> _What the task asks_: Decide whether each statement agrees with the garden post. For each, answer yes or no and quote the exact words of the post that settle it: (a) The Harvest Moon and the Autumn Equinox fell on the same night. (b) The writer has always found broccoli easy to grow. (c) The fall potatoes have already come up.

> _Article_:
>>>>>

This week we had a rare thing happen. The Harvest Moon fell on the same night as the Autumn Equinox, making things super harvesty! This doesn't happen very often, so it's nice for it to happen during the first full year of this garden. However, Texas being how it is, there's not a lot of actual harvesting going on now. It's still a time of transition, but the summer crops are mostly gone, and I'm planting winter crops now.

I've been working on getting my winter greens started. Winter is the best time to grow things like broccoli, cabbage, kale, collards, lettuce, arugula, and other green leafy vegetables. They can handle our light freezes just fine, and are much sweeter when grown in cold weather. The problem is starting them while it's still hot outside. I'm having trouble with them either drying out or rotting. Tiny little seedlings are very sensitive. I've had to start over with most of my Brassicas because the first batch didn't make it. I've always had an easy time growing collards and kale, but this year I'm trying to branch out into broccoli, cauliflower, and cabbage.

I'm still waiting for my fall potatoes to show up. Right now all that seems to be growing in the potato beds are weeds. I hope they didn't bake down there in August. I recall my spring potatoes took a long time to sprout too, so that I ended up digging some up to check on them. Except that was when temperatures were cold, and plants grow more slowly in the cold.

<<<<<

> _Extracted information_:
>>>>>

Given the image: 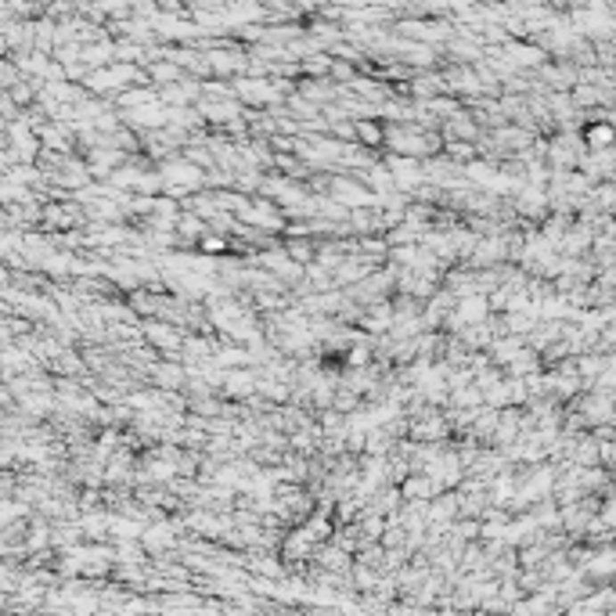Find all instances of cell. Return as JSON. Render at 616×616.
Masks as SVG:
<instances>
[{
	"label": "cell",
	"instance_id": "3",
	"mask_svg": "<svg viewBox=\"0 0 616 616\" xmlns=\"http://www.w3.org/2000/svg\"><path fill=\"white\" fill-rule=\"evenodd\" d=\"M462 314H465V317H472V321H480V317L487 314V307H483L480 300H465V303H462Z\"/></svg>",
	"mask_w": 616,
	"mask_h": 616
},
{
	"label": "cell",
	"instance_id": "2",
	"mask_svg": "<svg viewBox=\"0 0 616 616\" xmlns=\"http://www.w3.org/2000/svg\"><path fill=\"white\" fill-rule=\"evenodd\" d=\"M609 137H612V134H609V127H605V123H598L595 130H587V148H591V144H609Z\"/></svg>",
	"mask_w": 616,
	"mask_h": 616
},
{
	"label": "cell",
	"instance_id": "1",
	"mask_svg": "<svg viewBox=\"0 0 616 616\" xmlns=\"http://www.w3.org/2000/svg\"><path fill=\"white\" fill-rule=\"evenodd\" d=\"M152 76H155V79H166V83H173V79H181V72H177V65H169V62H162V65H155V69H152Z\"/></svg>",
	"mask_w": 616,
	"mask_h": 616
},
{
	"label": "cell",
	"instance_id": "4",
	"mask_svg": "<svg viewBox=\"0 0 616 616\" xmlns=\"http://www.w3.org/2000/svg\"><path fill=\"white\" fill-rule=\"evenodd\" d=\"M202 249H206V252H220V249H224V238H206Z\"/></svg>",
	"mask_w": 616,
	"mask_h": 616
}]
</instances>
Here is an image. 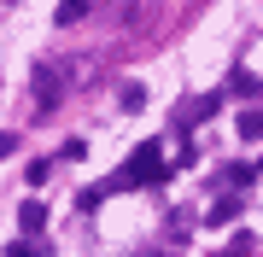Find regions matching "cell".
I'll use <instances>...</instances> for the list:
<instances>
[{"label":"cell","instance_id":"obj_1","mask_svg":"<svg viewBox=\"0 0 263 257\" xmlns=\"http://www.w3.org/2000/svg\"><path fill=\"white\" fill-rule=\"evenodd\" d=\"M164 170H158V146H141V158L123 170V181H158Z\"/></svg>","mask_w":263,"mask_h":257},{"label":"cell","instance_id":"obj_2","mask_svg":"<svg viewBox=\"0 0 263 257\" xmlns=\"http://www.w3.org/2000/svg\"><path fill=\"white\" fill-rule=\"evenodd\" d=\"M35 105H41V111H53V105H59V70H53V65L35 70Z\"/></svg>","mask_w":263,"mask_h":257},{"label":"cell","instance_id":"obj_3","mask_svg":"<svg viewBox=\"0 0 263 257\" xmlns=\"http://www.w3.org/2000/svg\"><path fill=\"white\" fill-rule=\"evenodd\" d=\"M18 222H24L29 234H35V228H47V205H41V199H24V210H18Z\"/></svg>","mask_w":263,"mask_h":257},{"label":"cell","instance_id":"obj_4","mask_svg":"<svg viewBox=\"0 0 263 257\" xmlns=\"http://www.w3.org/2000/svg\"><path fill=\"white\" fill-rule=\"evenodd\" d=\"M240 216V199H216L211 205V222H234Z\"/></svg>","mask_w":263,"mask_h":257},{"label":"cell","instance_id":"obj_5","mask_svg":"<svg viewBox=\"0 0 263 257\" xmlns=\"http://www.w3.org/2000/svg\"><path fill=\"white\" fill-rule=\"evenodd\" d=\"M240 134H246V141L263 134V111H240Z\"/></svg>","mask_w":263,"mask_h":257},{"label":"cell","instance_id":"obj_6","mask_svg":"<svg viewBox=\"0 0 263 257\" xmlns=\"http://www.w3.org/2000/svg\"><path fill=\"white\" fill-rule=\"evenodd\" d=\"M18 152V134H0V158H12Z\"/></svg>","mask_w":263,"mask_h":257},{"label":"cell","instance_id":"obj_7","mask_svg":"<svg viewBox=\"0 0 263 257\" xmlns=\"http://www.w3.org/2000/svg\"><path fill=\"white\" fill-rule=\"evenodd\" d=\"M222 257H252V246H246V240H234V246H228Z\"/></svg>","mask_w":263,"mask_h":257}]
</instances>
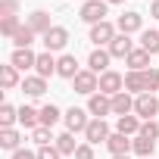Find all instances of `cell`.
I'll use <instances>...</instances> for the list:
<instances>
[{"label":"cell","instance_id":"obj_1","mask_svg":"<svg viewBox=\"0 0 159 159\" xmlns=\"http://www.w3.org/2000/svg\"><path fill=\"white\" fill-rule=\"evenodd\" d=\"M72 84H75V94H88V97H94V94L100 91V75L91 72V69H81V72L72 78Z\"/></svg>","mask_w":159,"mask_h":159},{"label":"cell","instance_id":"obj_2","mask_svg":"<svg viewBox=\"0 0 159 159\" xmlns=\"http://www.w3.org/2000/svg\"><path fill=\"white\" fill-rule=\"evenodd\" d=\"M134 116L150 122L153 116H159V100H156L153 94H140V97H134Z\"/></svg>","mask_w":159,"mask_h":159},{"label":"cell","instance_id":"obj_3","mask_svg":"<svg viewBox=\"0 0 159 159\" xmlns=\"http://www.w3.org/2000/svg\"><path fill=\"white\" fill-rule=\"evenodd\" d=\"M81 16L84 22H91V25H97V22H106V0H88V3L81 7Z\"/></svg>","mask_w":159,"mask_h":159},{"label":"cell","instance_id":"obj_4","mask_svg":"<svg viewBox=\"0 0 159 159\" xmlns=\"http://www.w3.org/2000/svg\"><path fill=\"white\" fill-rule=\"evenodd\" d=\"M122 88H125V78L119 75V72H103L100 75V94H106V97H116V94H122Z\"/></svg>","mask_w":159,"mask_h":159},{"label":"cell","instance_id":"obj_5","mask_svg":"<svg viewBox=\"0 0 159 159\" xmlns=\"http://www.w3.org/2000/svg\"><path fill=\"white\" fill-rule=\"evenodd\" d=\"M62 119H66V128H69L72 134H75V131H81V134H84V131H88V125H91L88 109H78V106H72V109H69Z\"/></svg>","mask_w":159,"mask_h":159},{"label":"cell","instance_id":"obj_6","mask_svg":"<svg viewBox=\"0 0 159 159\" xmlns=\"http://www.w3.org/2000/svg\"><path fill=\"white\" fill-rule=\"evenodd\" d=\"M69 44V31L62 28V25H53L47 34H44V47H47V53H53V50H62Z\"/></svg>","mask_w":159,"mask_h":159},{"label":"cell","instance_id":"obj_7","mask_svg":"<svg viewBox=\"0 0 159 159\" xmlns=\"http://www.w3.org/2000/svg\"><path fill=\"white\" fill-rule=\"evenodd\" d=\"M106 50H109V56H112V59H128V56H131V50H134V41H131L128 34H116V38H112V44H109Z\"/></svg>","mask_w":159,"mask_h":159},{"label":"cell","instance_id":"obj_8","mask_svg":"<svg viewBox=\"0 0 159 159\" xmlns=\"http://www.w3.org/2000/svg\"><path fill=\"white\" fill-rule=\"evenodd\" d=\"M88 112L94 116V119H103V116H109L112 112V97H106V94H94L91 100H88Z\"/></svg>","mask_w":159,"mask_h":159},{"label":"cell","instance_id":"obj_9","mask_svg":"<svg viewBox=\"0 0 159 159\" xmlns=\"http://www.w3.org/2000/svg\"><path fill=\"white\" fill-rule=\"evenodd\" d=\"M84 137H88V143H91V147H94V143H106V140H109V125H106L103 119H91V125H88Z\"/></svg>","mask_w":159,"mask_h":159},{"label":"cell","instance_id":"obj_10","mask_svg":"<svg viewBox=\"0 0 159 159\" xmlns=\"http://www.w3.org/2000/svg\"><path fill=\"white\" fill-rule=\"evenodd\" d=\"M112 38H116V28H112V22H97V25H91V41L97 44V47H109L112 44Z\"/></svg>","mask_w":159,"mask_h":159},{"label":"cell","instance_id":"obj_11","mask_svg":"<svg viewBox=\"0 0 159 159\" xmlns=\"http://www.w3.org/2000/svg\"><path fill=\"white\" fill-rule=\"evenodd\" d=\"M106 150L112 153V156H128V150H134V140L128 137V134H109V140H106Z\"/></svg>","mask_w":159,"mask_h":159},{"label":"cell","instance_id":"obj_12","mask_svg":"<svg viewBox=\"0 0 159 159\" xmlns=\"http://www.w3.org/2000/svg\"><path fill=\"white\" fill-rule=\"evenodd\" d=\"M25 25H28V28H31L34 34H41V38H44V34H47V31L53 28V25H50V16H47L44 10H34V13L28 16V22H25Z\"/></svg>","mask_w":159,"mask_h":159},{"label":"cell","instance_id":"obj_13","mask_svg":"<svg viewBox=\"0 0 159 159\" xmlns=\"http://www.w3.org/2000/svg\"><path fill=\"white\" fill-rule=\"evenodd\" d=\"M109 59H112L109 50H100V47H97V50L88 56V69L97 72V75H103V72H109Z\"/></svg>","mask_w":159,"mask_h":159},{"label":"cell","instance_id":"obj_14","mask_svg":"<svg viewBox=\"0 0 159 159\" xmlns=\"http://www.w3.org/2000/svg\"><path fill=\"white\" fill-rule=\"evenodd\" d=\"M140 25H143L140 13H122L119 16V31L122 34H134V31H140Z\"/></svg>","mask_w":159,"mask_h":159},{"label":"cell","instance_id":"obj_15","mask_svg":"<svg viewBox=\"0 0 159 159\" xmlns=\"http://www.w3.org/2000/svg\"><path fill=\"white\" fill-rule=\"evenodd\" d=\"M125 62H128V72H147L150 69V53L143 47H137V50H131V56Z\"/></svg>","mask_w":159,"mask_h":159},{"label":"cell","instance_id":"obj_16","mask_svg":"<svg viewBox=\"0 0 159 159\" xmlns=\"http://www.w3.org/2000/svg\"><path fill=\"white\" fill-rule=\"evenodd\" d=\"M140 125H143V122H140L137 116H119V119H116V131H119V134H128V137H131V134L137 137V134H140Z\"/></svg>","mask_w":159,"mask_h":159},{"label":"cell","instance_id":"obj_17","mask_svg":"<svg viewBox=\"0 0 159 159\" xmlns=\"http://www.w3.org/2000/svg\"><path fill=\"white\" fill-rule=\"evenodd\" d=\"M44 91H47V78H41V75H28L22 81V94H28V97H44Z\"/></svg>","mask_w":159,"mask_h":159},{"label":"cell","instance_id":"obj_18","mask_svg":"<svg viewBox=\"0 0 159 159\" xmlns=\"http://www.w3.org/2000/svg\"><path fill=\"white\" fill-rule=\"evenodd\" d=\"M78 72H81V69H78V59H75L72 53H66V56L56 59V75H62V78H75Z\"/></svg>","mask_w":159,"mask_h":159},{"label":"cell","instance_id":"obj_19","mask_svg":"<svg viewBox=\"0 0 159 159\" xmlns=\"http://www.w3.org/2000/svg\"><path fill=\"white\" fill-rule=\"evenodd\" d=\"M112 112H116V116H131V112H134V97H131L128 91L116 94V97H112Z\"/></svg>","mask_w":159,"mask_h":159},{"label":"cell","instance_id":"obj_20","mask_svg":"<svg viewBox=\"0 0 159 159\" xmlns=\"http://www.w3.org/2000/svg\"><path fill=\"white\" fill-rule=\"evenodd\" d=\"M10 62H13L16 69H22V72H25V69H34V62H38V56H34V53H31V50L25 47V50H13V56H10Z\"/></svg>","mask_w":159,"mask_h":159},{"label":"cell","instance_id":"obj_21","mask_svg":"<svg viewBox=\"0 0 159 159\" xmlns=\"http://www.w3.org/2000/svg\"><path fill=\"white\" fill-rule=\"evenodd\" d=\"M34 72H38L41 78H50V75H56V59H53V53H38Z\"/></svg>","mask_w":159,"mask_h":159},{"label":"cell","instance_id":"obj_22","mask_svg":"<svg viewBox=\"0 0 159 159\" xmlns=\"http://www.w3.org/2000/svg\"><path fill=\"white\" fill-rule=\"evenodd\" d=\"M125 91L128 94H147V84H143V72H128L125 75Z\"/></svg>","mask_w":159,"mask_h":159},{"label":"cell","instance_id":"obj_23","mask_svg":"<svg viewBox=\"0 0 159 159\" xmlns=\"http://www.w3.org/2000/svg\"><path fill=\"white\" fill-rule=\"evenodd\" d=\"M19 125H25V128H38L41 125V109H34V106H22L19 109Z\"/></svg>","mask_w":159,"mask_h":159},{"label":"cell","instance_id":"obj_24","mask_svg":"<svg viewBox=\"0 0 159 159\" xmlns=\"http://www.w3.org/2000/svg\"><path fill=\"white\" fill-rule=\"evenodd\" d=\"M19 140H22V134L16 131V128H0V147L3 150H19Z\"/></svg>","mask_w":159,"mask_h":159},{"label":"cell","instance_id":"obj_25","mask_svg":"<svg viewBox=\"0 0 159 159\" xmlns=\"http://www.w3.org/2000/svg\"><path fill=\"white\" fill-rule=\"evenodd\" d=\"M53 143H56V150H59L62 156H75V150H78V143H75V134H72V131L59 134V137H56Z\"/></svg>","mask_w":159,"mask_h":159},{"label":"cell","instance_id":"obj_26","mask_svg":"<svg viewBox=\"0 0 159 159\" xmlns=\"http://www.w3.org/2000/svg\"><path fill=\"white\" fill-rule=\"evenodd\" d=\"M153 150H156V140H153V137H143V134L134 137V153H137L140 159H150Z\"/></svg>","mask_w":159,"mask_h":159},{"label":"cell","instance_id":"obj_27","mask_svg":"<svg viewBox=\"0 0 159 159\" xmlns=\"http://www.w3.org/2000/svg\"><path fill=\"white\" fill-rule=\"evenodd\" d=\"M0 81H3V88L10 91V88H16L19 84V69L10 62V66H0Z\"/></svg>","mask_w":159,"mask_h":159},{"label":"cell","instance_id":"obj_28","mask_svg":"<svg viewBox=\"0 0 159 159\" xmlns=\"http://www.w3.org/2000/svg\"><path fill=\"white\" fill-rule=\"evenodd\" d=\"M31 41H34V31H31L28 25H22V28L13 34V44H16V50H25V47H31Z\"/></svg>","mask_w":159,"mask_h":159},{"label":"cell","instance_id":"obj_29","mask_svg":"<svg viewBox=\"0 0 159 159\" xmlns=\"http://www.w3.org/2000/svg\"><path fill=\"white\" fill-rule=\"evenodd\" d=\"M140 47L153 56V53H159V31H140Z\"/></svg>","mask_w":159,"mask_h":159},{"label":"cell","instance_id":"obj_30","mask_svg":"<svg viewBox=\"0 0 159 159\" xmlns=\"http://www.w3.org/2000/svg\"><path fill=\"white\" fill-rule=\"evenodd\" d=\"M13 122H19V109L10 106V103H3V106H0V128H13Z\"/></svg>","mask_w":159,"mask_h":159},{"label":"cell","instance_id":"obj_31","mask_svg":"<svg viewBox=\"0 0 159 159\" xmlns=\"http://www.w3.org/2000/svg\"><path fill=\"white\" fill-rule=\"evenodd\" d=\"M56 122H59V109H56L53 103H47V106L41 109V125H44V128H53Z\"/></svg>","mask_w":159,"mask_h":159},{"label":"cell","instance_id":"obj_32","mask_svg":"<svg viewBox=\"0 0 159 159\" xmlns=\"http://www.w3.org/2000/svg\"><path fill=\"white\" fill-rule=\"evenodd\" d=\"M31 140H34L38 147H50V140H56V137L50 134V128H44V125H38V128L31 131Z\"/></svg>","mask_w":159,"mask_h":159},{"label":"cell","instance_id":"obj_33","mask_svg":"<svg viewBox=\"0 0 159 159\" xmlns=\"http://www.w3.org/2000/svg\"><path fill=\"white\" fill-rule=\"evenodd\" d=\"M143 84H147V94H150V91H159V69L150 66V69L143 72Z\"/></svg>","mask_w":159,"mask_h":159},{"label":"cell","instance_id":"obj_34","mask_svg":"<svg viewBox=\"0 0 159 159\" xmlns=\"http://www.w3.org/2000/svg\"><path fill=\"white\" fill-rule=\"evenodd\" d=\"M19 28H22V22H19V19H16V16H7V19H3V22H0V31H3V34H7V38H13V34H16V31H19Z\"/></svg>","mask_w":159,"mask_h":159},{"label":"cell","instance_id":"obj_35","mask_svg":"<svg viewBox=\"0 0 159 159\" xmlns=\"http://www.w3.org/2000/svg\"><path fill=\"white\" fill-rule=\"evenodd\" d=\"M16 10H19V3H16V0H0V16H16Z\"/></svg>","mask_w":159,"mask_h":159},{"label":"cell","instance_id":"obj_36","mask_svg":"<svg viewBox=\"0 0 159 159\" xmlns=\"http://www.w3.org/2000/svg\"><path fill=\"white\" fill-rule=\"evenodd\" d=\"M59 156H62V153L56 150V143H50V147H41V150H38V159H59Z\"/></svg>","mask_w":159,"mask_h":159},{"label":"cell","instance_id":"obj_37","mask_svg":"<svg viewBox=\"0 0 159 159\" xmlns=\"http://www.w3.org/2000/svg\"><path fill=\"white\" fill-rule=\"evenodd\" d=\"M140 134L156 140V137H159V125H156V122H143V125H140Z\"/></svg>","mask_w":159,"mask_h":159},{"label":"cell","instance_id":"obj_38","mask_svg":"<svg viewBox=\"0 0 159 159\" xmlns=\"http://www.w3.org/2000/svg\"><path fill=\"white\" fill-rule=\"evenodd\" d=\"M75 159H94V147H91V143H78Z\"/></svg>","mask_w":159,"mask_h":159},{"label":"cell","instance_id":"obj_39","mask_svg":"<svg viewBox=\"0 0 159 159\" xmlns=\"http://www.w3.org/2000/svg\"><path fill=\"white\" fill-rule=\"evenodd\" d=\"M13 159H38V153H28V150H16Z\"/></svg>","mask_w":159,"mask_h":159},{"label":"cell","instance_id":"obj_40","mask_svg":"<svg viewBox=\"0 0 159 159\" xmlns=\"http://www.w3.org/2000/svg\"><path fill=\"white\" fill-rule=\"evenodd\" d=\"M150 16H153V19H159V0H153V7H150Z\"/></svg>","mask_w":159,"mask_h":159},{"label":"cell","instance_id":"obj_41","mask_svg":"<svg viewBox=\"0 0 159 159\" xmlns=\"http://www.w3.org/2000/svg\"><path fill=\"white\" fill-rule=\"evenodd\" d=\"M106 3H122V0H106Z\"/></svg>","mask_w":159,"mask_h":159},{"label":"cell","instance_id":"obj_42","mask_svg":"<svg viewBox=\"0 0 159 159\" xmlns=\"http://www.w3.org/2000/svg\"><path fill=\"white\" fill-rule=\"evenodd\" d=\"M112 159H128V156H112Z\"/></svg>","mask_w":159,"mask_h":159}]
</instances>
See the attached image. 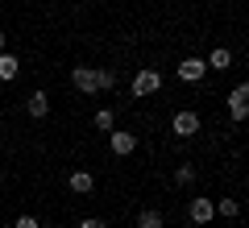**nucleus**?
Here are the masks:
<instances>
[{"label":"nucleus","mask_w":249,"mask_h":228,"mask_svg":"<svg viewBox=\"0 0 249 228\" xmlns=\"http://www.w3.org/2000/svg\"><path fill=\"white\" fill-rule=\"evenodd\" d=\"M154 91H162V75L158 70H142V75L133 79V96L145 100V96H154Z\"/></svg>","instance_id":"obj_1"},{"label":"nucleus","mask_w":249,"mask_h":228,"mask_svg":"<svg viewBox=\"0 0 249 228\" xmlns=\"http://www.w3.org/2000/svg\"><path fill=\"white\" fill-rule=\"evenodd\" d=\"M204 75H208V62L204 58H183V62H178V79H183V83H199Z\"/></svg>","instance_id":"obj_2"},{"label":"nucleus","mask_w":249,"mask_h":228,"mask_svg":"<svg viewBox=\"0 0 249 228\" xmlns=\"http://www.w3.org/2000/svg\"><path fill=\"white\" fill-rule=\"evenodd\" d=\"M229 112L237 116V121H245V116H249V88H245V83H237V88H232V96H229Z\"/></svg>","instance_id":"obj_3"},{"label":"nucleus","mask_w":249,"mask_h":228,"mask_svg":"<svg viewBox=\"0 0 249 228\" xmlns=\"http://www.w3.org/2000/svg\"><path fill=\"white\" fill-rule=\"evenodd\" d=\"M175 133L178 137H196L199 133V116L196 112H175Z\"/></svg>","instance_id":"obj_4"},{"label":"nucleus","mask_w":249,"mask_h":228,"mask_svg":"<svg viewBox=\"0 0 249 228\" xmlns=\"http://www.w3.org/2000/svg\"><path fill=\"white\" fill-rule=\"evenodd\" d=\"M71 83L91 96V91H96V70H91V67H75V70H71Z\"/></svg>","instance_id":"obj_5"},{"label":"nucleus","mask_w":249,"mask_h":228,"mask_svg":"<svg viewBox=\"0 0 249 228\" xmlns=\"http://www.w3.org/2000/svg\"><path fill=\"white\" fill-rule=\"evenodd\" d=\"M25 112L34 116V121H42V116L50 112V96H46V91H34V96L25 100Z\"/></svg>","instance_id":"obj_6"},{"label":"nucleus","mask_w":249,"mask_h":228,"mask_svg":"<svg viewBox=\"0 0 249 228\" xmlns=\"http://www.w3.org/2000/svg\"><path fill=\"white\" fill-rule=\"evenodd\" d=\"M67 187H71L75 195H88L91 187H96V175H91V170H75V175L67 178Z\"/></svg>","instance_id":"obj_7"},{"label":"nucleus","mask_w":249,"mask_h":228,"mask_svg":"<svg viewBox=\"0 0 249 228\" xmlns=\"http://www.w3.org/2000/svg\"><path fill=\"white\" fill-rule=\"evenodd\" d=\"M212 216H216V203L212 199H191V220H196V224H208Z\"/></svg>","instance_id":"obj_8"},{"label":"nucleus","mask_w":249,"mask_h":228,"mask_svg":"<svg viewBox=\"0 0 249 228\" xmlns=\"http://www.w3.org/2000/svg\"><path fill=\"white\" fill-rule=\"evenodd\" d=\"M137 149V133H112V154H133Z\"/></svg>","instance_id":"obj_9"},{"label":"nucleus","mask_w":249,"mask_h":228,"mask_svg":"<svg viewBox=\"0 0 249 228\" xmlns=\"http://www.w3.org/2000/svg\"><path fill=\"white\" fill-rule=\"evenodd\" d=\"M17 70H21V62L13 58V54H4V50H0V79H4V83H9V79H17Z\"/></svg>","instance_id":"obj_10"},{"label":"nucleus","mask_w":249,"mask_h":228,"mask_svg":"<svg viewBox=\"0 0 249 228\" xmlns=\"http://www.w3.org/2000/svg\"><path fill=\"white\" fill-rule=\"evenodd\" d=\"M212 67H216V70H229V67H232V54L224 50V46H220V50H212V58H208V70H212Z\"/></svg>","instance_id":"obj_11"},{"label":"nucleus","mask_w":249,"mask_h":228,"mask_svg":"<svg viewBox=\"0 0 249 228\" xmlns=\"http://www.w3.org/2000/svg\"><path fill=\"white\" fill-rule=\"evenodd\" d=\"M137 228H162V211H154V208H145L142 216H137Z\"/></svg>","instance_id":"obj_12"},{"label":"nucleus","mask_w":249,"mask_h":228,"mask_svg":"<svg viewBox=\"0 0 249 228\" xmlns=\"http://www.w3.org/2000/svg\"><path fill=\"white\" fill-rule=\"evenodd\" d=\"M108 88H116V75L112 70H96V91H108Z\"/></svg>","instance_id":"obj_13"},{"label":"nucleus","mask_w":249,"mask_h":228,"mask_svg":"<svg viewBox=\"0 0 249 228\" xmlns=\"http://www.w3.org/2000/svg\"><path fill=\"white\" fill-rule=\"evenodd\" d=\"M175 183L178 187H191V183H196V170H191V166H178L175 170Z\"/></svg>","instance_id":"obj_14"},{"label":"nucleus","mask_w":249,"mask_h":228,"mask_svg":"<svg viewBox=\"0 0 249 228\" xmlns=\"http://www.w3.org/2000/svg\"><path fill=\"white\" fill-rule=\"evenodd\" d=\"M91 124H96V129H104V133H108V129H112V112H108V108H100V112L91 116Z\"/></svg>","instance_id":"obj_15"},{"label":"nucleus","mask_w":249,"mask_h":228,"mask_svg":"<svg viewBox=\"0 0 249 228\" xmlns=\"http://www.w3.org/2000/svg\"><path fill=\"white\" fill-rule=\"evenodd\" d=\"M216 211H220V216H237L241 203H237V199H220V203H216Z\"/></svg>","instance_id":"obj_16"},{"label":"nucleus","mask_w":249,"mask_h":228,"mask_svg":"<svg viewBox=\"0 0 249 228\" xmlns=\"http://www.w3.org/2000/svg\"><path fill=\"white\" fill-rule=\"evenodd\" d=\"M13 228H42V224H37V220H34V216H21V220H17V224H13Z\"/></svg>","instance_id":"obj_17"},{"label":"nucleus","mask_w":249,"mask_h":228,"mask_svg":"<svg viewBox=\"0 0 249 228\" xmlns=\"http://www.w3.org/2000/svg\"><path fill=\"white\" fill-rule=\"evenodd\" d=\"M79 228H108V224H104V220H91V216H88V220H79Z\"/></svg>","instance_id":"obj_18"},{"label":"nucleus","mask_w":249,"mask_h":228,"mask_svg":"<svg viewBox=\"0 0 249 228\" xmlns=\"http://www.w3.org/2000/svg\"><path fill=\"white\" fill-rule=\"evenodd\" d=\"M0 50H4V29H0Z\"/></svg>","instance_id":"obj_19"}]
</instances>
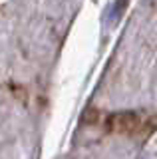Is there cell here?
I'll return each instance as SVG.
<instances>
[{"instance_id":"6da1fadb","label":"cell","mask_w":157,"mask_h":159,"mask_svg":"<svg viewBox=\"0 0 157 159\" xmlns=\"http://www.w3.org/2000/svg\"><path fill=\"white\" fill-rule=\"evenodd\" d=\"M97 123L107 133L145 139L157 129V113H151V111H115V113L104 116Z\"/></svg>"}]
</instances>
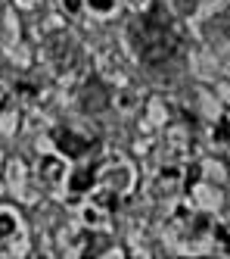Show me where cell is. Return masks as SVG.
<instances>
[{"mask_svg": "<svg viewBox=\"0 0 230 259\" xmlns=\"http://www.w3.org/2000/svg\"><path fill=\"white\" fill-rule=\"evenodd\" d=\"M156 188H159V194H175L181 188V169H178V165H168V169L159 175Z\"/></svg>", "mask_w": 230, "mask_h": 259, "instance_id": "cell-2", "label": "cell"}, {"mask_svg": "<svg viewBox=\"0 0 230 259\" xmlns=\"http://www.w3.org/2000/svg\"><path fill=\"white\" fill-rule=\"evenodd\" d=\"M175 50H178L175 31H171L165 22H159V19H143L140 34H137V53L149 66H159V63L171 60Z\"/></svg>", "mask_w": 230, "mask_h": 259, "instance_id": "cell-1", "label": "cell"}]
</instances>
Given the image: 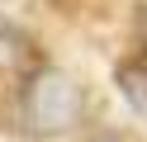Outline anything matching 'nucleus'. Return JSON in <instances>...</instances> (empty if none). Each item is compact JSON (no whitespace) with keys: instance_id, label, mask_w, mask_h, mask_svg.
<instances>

<<<<<

> _Solution_:
(a) Yes: "The Harvest Moon fell on the same night as the Autumn Equinox"
(b) No: "I've always had an easy time growing collards and kale, but this year I'm trying to branch out into broccoli, cauliflower, and cabbage."
(c) No: "I'm still waiting for my fall potatoes to show up."